I had thought not, which makes the following article hard to understand (5 January 1890, Chillicothe Morning Constitution, p. 1):
"A Gambler's Complaint
Gainsville, Tex., Jan. 4---Deputy Marshal Swain passed through here with warrants for the arrest of Deputy Marshals Thomas Cadell and Ridenour and Indian Policeman Charles Laflore who are charged with robbery by ex-Deputy Marshal C. J. Foster, who claims that the officers unlawfully took from him two revolvers and broke into his house and took a lot of gambling paraphernalia. The complaint grew out of a recent raid on Foster's gambling house in the Indian Territory by these officers, who were acting under instructions from Indian Agent Bennett."

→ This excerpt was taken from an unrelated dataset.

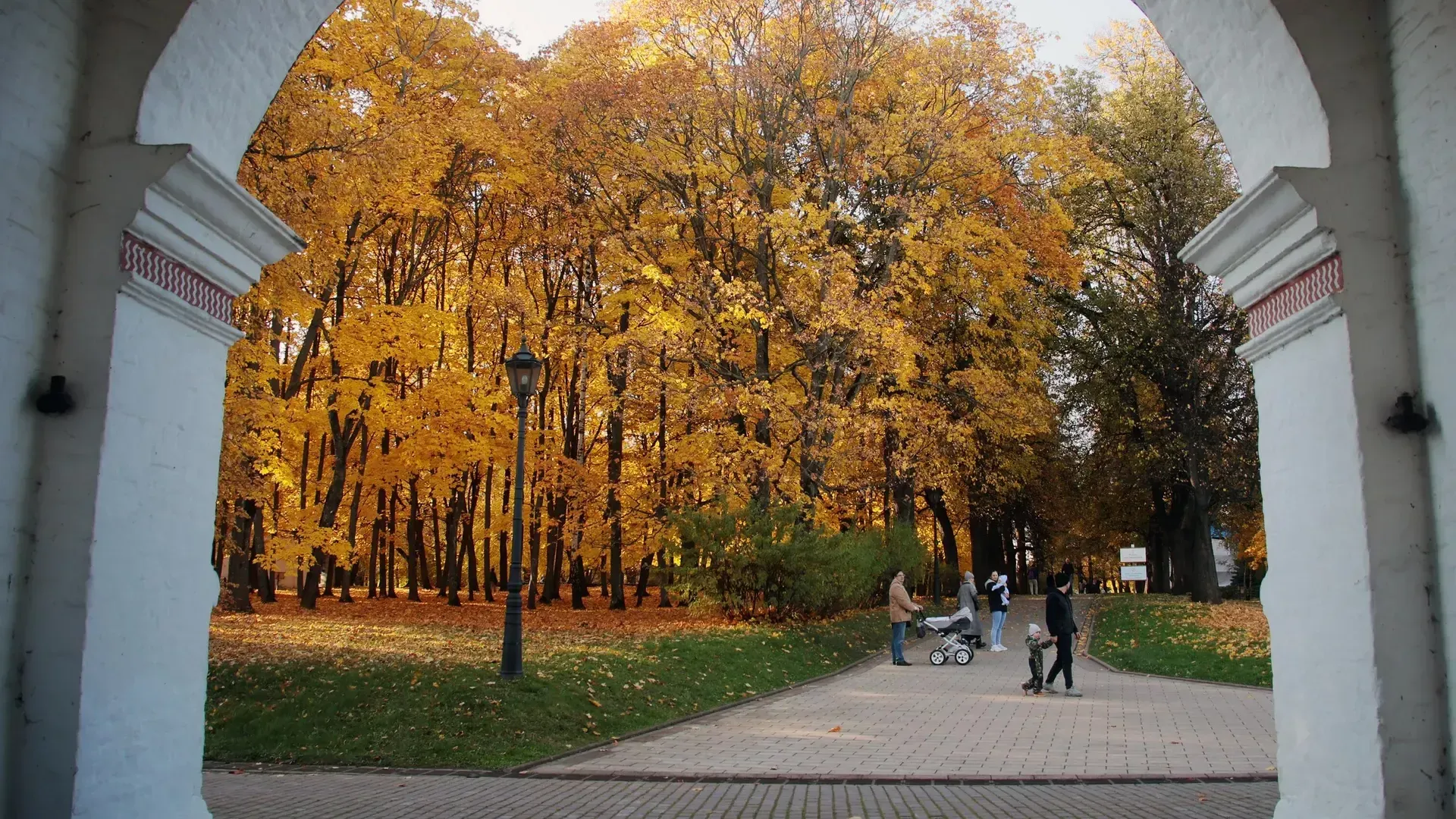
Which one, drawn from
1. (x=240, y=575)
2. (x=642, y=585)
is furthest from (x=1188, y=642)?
(x=642, y=585)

Gambling was not legal, but there was a heck of a lot of it going on. In the time frame mentioned, the I. P. was raiding gambling establishments up and down the railroads in I. T., shutting 'em down and in some cases burning the equipment used. This arrest looks to me like a response to a complaint of illegal entry and seizure, same as stealing.

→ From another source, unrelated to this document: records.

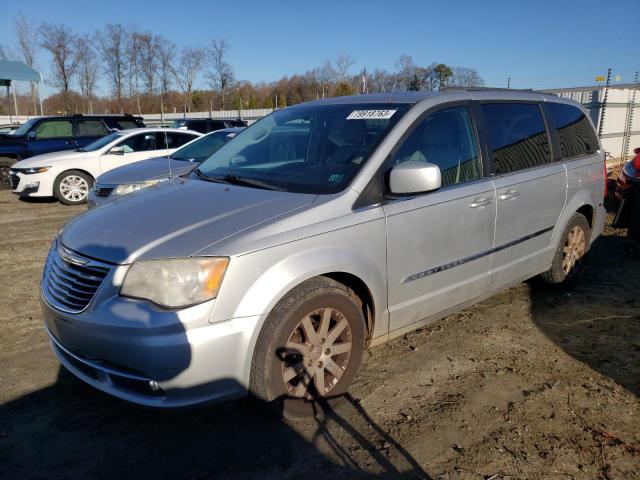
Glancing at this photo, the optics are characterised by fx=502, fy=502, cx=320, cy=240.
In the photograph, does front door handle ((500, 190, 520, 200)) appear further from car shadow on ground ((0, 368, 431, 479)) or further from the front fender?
car shadow on ground ((0, 368, 431, 479))

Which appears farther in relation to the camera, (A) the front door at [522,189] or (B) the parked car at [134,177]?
(B) the parked car at [134,177]

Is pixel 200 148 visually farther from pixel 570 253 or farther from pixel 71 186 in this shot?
pixel 570 253

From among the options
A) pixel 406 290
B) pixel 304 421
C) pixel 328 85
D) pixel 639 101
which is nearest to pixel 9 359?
pixel 304 421

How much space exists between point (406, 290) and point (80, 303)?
1.91 m

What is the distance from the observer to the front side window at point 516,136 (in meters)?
3.91

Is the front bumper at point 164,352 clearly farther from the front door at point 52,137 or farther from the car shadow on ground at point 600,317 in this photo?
the front door at point 52,137

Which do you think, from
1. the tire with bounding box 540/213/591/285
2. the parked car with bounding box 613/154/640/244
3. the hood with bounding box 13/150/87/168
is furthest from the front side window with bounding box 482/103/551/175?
the hood with bounding box 13/150/87/168

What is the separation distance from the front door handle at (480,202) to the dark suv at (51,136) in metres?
11.5

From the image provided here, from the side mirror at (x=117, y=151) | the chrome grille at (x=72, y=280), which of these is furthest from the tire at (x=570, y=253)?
the side mirror at (x=117, y=151)

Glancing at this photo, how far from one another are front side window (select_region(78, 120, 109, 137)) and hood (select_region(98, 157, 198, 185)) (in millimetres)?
5957

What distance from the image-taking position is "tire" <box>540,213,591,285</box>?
468cm

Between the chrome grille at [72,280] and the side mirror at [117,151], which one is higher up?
the side mirror at [117,151]

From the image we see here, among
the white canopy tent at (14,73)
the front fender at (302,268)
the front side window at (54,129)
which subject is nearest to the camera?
the front fender at (302,268)

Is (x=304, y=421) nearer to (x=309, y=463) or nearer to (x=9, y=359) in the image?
(x=309, y=463)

I came across a specific cite to the gambling question. The Territorial Topic for May 22, 1890, discussing the new congressional act organizing the Indian Territory Courts. Marshal Tom Needles sent his deputies a summary of the Act including specific offenses. Listed under misdemeanors were: Carrying on lotteries or selling lottery tickets and gaming and Keno. These were offences drawn from the laws of Arkansas which were also used by Parker before the 1889 transfer of power to the Oklahoma Territory Court.